[Texto seleccionado]

En estos días en los que coinciden celebraciones religiosas importantes de las tres religiones abrahámicas, la reflexión acerca de su interrelación es, sin duda, pertinente. Porque aun cuando en muchas latitudes se ha podido desarrollar una convivencia pacífica e incluso cordial entre ellas, al haber confluido en un interés común por contribuir a un mundo más solidario y justo, en diversas regiones siguen presentándose campañas de odio y violencia de fanáticos de su propia fe, intolerantes férreos hacia quienes no la comparten.
En la llamada Tierra Santa, dentro de Jerusalén en territorio israelí, hay en especial, en este fin de semana, una preocupación de las autoridades tanto civiles como religiosas, por evitar estallidos de violencia, cuyos alcances podrían ser incalculables, ya que contarían con el aderezo adicional de pasiones y reivindicaciones políticas y nacionalistas diversas como telón de fondo.
Y es que en la reducida área de la ciudad vieja o ciudad amurallada de Jerusalén, separados por escasos metros de distancia, se hallan espacios altamente emblemáticos para las tres religiones: el Muro de los Lamentos judío, las dos grandes mezquitas musulmanas (Al-Aqsa y el Domo de la Roca), y muy cerca también la iglesia del Santo Sepulcro y demás sitios aledaños caros a la cristiandad, en razón de su historia dentro del drama de la vida y muerte de Jesús. En ese abigarrado espacio con tanto peso en las respectivas narrativas coinciden ahora en el calendario de este 15 de abril de 2022, la Pascua judía o Pésaj, el mes sagrado del Ramadán musulmán con sus rezos multitudinarios en las mezquitas los viernes, y la Semana Santa cristiana.
De tal suerte que miles y miles de fieles de las tres religiones se concentran al mismo tiempo en esa zona, con el alto riesgo de que los fanatismos, prejuicios, resentimientos, intereses contrapuestos, ajustes de cuentas y toda clase de cálculos políticos puedan aprovechar la ocasión para dar rienda suelta a las pasiones que los dominan, y desatar con ello derramamientos de sangre con secuelas imprevisibles.

[/Texto seleccionado]

> **Qué harás**:
(1) Enumera los lugares sagrados que el texto sobre Jerusalén menciona por su nombre dentro de la ciudad vieja.
(2) Prolonga el texto sobre Jerusalén con uno o dos párrafos que sigan a su última oración.

[Listado proporcionado]

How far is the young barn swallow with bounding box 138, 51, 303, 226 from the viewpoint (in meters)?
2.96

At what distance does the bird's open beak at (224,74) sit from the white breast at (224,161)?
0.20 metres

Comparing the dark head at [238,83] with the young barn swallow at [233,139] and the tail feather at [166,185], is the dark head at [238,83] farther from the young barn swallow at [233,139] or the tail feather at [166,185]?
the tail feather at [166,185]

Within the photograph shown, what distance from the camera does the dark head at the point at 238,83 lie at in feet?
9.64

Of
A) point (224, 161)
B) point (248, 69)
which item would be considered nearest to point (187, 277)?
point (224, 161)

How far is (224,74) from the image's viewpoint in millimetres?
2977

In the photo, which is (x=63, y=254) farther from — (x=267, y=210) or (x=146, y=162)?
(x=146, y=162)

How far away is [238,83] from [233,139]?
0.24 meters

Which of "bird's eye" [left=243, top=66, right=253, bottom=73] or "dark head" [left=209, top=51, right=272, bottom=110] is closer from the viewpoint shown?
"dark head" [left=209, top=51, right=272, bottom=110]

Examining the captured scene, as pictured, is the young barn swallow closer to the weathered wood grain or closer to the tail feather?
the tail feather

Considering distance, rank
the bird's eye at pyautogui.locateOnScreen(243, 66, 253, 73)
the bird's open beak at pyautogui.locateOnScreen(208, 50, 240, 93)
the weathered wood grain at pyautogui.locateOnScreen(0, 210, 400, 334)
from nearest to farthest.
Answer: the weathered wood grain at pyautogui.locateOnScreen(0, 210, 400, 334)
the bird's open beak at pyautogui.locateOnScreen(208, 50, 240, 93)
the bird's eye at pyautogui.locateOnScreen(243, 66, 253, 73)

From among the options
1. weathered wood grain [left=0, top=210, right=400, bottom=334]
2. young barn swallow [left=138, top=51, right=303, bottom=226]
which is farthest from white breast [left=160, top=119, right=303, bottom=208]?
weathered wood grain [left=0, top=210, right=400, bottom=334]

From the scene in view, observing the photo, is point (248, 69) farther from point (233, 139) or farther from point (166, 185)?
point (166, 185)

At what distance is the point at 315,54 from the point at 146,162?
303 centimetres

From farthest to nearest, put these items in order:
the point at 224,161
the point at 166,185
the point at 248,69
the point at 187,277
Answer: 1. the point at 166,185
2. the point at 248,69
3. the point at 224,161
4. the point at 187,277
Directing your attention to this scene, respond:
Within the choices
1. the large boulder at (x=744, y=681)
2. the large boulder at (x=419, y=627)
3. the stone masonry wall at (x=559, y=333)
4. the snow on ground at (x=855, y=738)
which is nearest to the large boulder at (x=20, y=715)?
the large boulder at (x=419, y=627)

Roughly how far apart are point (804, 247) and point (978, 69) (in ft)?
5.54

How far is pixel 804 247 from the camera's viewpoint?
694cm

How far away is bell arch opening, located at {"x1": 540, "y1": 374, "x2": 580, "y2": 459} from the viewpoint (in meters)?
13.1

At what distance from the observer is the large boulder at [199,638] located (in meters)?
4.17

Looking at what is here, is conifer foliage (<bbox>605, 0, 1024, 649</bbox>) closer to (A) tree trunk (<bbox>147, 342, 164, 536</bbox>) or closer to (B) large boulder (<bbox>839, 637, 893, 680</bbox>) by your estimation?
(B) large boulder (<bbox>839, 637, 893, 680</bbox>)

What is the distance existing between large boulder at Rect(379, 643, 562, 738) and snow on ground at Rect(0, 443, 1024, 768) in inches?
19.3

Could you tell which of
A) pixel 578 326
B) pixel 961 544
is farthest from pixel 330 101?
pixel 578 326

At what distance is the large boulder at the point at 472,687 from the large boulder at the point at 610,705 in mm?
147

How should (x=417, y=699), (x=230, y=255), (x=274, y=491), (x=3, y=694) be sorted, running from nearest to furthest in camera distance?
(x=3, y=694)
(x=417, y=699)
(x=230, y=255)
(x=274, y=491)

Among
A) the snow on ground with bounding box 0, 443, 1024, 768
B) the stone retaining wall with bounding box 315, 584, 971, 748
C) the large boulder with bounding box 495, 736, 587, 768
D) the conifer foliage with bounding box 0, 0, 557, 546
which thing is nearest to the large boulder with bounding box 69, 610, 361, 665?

[/Listado proporcionado]

> **Tus respuestas**:
(1) El Muro de los Lamentos, la mezquita de Al-Aqsa, el Domo de la Roca y la iglesia del Santo Sepulcro.

(2)
La preocupación ha sido tal, que en las semanas previas se registraron varios encuentros del rey jordano Abdullah, responsable oficial de la administración y control de las dos mezquitas de Jerusalén, con el presidente israelí Isaac Herzog. También sostuvo el rey una conversación telefónica con el primer ministro de Israel, Naftalí Bennett y se encontró con el presidente de la Autoridad Palestina, Mahmoud Abbas. Había que tomar todas las precauciones posibles, a fin de evitar un saldo rojo de las celebraciones religiosas. Las preocupaciones aumentaron aún más, cuando en los días previos a este fin de semana, media docena de actos terroristas perpetrados por individuos árabes dejaron en Israel un saldo de 14 civiles muertos. Los consiguientes operativos israelíes para buscar a los sospechosos de complicidad derivaron a su vez en balaceras y confrontaciones en las ciudades de Hebrón, Jenín y Tulkarem, que causaron la muerte de más de una decena de palestinos. Es así como los ánimos se caldearon, lo cual no fue un buen augurio para el objetivo de que las celebraciones de las tres religiones se desarrollaran y terminaran en paz.
De hecho, al cierre de este texto, se notificaba de disturbios y lanzamiento de piedras por parte de jóvenes palestinos hacia el Muro de los Lamentos, lo mismo que provocaciones de extremistas judíos empeñados en ascender a la Explanada de las Mezquitas. A pesar de la vigilancia policiaca y la captura de algunos de los revoltosos, los ánimos se encendieron, desatando choques entre las fuerzas del orden y los miles de fieles que se dirigían a la mezquita, con un saldo de cerca de 400 arrestos y más de un centenar de palestinos heridos.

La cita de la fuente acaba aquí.